Billions use HTML+CSS+JavaScript. Who really uses WASM? There are of course users, but very, very few in absolute numbers. Many projects are not web-based really. For Autodesk Fusion, as one example for many, I have some mega-slow application that takes forever to work with in some cases on my laptop (it is not the fastest laptop, but I recently tested this on a faster desktop computer with 32GB RAM and it is still slow to no ends; using it all WASM based would be even slower I bet. That's not winning anyone over ...).
I was mostly looking at it for its state as being a cross-platform supported output platform of bytecode that's fairly well sandboxed. That makes it an excellent target for things like running untrusted plugins in an application in a performant manner.
I confess I was quite frustrated at first when browsers all said no to wasi / wasm components. But honestly, it was the right call. It's taken so long to make wasm components happen, to get them far enough along to start really consider implementing. I can accept that as just the reality of what it takes for a small team to do such amazing work. I am so thankful for the folks who have kept this going, kept advancing.
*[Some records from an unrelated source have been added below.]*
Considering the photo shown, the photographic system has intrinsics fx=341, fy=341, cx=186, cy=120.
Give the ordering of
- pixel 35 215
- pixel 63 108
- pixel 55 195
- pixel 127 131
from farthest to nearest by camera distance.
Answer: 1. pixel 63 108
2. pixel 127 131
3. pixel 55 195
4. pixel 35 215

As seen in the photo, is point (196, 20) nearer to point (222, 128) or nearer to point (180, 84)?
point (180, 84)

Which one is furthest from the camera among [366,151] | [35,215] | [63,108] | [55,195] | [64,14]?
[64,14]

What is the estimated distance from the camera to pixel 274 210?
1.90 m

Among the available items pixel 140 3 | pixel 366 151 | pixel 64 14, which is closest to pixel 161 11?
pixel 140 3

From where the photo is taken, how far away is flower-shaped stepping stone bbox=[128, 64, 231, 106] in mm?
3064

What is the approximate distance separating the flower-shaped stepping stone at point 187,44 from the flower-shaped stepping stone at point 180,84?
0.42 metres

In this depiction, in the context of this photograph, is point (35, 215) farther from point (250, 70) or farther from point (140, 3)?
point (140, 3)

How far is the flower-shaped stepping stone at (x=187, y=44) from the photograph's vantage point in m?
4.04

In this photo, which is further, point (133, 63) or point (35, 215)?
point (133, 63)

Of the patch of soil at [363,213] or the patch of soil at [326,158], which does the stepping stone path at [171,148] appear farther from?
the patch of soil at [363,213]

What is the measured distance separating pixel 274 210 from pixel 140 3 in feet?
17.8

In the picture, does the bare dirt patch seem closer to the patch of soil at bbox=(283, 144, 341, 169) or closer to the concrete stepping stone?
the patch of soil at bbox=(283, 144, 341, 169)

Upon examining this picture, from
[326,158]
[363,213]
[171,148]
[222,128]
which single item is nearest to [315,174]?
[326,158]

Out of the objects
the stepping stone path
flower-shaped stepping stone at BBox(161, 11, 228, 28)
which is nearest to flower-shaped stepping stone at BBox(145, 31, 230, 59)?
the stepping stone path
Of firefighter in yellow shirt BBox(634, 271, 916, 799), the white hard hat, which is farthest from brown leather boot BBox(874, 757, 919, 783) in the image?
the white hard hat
But it's time now. 0.3 delivers an incredibly comprehensive & gorgeous suite of capabilities that offer a winning combination of characteristics (fast, lightweight, sandboxable, runtime composeable components) that is ideal for the web. I hope browsers can help get us set up for 1.0, help steer us forwards towards that spec, and I hope they're moving quickly towards being ready to implement!